Immuno-Thrombotic Regulation of Pulmonary Pre-Metastatic Niche by Liver

Introduction

We have previously shown that primary tumor-derived cytokines such as TNFα up-regulate focal expression of CCL2 and S100A8 in the lungs, which causes increased pulmonary vascular permeability with fibrinogen deposition and subsequent entry of metastatic tumor cells (Nat Cell Biol., 10, 1349, 2008; Nat Commun., 4, 1853, 2013). Mechanistically, S100A8 serves as an endogenous ligand for TLR4, stimulating mobilization of TLR4-expressing myeloid cells from bone marrow that participate in the formation of pulmonary pre-metastatic niche and TLR4-expressing tumor cells from the primary tumor. A TLR4 inhibitor eritoran can abrogate those processes (Oncogene, 35, 1445, 2016). Given that TLR4 is a sensor for endotoxin that induces systemic coagulopathy, we wished to connect fibrinogen deposition in the vascular hyper-permeability areas and innate immune response against tumor.

Materials and method

Our lung pre-metastasis models have been described (Nat. Cell Biol., 8, 1369, 2006). cDNA microarray analysis was performed with circulating leukocytes between tumor-bearing and non-bearing mice. KikGR mice (Sci. Rep., 4, 6030, 2014) were utilized for in vivo cell tracking from liver to lungs by observing photo-conversion. Bone marrow transplantation strategy with GFP+ bone marrow was used to determine the origin of leukocytes. Sorted cells were administered to tumor-bearing mice during pre-metastatic phase to evaluate pulmonary fibrinogen deposition levels by immunostaining.

Results and discussion

Significantly augmented expression of coagulation factor X was found in CD45+ leukocytes in tumor-bearing mice, and CD45+X+ cells were originated from bone marrow and observed in the fibrinogen deposition areas in the lungs. This prompted us to elucidate the roles of X+ leukocytes in pre-metastatic niche formation. A subpopulation of CD45+X+ cells was B220+CD11c+NK1.1+, and those triple+ NK cells relocated from liver to lungs as demonstrated by the KikGR system. Those cells expressed thrombospondin, a known fibrinogen-binding molecule, and binding of those triple+ cells and fibrinogen in vitro was abolished by antibody against thrombospondin. They showed IFNγ secretion and cytotoxic activity against tumor cells. An injection of the triple+ cells derived from tumor-bearing wild-type mice eliminated fibrinogen deposition in pre-metastatic lungs and reduced metastatic tumor cell homing more efficiently than those from X-knockout mice.

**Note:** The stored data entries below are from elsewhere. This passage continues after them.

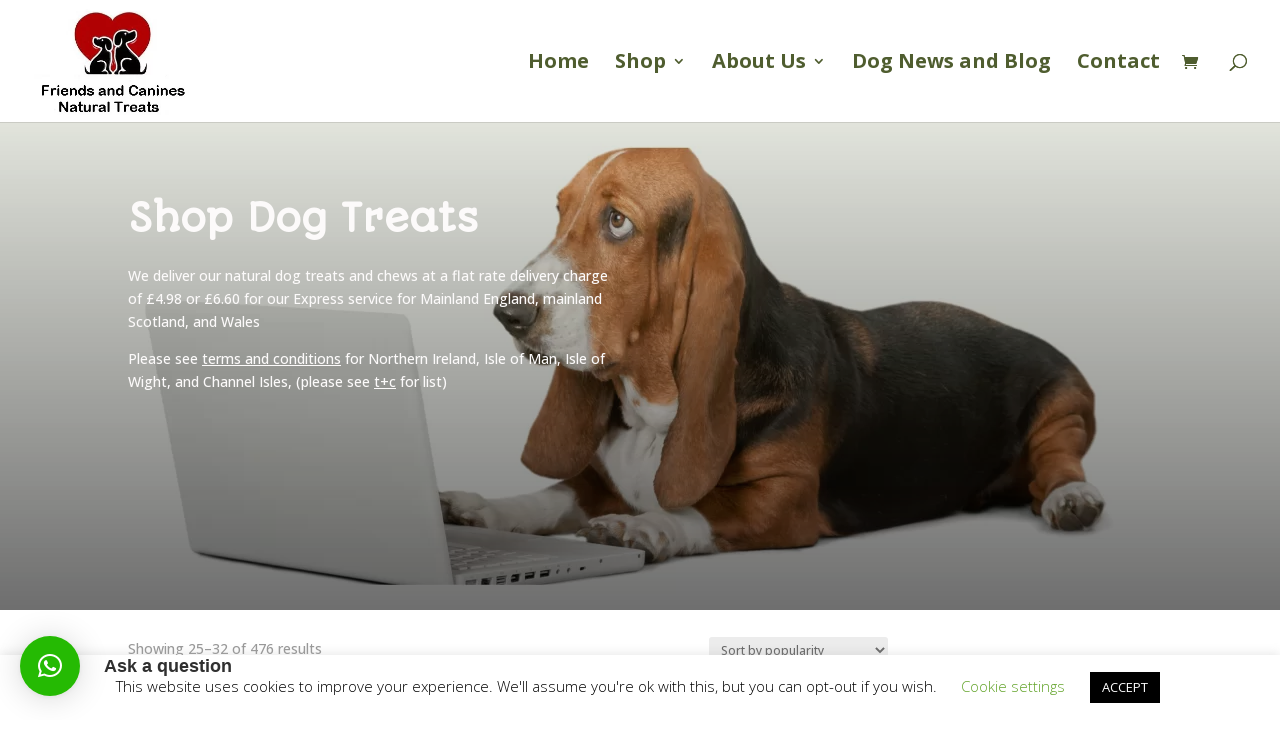

--- FILE ---
content_type: text/css
request_url: https://friendsandcanines.co.uk/wp-content/plugins/sumoaffiliates/css/backend.css?ver=528d21cfbe4bc332535371c35f3077fb
body_size: -200
content:

span.sumoaffiliates:hover {
    cursor:help;
}

span.sumo-active {
    color: #08c64c;
}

Fibrinogen deposition may not be a passive event in the hyper-permeability regions in pre-metastatic lungs but actively contribute to host defense against metastasis.

Conclusion

Primary tumor induces not only pro-metastatic S100A8 expression but also mobilization of liver-educated anti-metastatic triple+ NK cells in pre-metastatic lungs.